Las mujeres son mayoría en la Unión Europea, suponen el 51% de la población, casi 258 millones, según Eurostat. Sin embargo, su representación en la sede de la soberanía de los ciudadanos de la UE, el Parlamento Europeo, no se corresponde con su peso entre los habitantes de los 28 países miembros. Las diputadas apenas llegan al 36% del total de la Eurocámara, señalan los datos de la Comisión Europea.
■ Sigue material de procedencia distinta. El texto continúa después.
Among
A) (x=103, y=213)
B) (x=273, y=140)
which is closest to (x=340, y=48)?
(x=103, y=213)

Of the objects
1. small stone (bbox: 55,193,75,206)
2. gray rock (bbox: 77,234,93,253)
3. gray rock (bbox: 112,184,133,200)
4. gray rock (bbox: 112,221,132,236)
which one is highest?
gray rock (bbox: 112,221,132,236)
Desde las primeras elecciones al Parlamento Europeo, en la legislatura de 1979-1984 (que contó como presidenta a una mujer, la francesa y superviviente del Holocausto, Simone Veil) la evolución del porcentaje de mujeres entre los eurodiputados ha ido en aumento. En la primera legislatura fue del 16,3%, con el cambio de siglo rozó el 30% y en 2009 pasó al 35%. En esta última legislatura se alcanzó el mayor porcentaje de mujeres (36,2%), superior a la media de los parlamentos nacionales en la UE, que está en el 27,9%, según los últimos datos de la Unión Interparlamentaria.
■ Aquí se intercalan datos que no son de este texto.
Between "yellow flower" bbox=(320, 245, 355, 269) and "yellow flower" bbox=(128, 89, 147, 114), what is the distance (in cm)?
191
Pero a día de hoy la igualdad sigue siendo un reto en la Eurocámara. En términos globales, no ha alcanzado la paridad en los escaños, ni mucho menos en los puestos de responsabilidad. Solo hay cinco mujeres en las vicepresidencias (35,7%), once presiden diferentes comités (un 48%, casi rozando la mitad) y solo una de cada tres ocupan un escaño en el hemiciclo comunitario.
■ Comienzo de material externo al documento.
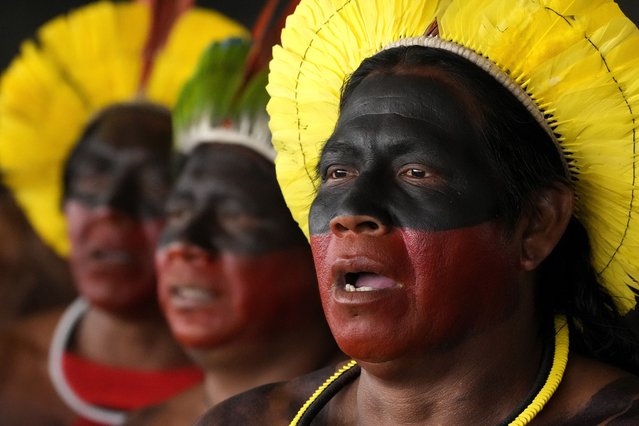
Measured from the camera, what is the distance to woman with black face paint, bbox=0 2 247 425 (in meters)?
4.62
La paridad no ha llegado tampoco a los puestos de responsabilidad: solo hay cinco vicepresidentas

Las diferencias entre países son notables. Por ejemplo, diez de los trece eurodiputados de Finlandia en la última legislatura eran mujeres. La representación femenina de Croacia e Irlanda supera a la masculina -seis por cinco en ambos casos- y la española se acerca a la paridad -ellas son 26 y ellos, 28-. Unas cifras mejores, en lo que a igualdad se refiere, que algunas de las grandes potencias europeas como Italia -28 mujeres por 45 hombres-, Francia -32 por 42- o Alemania -35 por 61-. La situación es peor en los pequeños estados o los últimos en llegar al club europeo. En Estonia y Chipre solo hay una representante entre los seis eurodiputados de cada país; en Bulgaria, son tres eurodiputadas frente a catorce y en Lituania, dos mujeres por nueve hombres. Malta, en cambio, es el ejemplo de la paridad perfecta: cinco hombres por otras tantas mujeres.

Cuotas de género

Este crecimiento se debe en gran parte a que algunos países han introducido cuotas de género para que la representación sea mayor. Rumanía aplicó esta política poco después de su entrada en la UE, aunque su cuota es mucho más baja, solo exige al menos una candidata mujer por cada lista. Croacia y Eslovenia exigen al menos un 40% de cuota femenina, Francia y Bélgica aún más (50%), mientras que Italia y Portugal (33%) y Polonia (al menos un 35%) tienen otro baremo.

En el caso de España las listas electorales requieren un mínimo de 40% de mujeres entre el total de candidatos de todos los partidos que concurren, además de mantener el mismo porcentaje cada cinco puestos en la lista (dos mujeres y tres hombres o viceversa).

De las 32 formaciones españolas que concurren al Parlamento Europeo el próximo 26 de mayo, sólo en diez las mujeres son cabezas de lista. Entre las más conocidas se encuentran la exministra de Sanidad Dolors Montserrat del PP; Izaskun Bilbao, que ya fuera eurodiputada por el PNV y que ahora lidera la Coalición por una Europa Solidaria; María Garzón, hija del juez Baltasar Garzón, de Actúa; Silvia Barquero del Pacma; y la periodista Sara Montero, de Recortes Cero-Los Verdes.

María Eugenia Rodríguez Palop de Unidas Podemos encabeza la candidatura por accidente después de que el que iba a ser el número uno, Pablo Bustinduy, se retirase a última hora. Otras mujeres al frente de candidaturas son Laura Requena del Movimiento Corriente Roja; Eva María Ubago del Partido Humanista; Consuelo Mira de Iniciativa Feminista y Antonia Alba de Igualdad Real.